Nell’articolo viene quindi illustrata la rapida evoluzione e diffusione dei contagi, che ha visto occupati nel giro di poco più di un mese (il 28 marzo) 498 dei 779 posti letto disponibili in ospedale. Di questi, 92 pazienti sono stati ricoverati in terapia intensiva, 12 nell’area di terapia intensiva-subintensiva. Il 25 per cento dei medici, indipendentemente dalla loro specialità, è stato riallocato nella gestione dei pazienti Covid, cifra cresciuta fino al 70 per cento nel corso dell’epidemia. In questi mesi la maggior parte degli interventi chirurgici opzionali sono stati annullati e i medici hanno dovuto prendere difficili decisioni rispetto quali pazienti necessitavano un ventilatore, valutando caso per caso l’urgenza del trattamento e le possibilità di trarne beneficio. «Due delle 28 sale operatorie sono rimaste aperte senza sosta per urgenti interventi di chirurgia generale e cardiaca – prosegue l’articolo - e l’ospedale ha continuato a fornire servizi ambulatoriali non trasferibili.
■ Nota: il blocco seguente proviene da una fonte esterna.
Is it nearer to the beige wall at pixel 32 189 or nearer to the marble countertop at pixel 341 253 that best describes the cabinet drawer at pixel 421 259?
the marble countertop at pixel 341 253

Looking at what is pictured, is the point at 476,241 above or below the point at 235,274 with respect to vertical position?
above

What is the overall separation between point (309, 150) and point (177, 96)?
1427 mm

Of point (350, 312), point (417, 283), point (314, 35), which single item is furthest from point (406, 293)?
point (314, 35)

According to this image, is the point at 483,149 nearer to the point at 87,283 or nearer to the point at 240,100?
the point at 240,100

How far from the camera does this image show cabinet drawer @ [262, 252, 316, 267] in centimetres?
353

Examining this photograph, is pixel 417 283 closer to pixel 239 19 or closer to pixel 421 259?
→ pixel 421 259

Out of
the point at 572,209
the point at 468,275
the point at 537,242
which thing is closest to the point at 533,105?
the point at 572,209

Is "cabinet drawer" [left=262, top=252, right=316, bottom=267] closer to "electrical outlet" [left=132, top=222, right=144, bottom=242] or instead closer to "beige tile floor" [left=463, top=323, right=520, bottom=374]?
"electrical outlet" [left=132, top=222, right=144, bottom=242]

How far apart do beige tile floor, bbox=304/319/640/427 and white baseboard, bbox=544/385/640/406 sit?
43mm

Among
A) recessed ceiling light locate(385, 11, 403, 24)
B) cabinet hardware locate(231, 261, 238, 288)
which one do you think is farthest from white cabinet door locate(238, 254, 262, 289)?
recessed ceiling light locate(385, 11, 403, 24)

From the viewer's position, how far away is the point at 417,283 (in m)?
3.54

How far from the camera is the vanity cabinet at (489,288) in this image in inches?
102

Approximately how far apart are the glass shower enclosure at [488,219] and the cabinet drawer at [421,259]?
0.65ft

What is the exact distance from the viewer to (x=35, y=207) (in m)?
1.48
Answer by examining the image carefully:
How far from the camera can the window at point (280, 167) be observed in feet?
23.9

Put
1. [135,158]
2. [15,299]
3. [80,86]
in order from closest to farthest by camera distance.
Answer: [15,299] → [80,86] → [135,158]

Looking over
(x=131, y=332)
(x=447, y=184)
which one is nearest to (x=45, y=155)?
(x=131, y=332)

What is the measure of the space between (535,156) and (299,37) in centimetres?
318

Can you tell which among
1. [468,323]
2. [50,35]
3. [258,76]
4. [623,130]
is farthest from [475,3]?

Dei primi 510 pazienti Covid confermati, il 30 per cento è morto. Dopo settimane di lavoro da parte di medici e infermieri, la mortalità ospedaliera totale è calata da una media di 17-18 decessi giornalieri (con un picco di 19) a 2 morti al giorno, un dato simile alla media di 2,5 vittime al giorno prima del Coronavirus».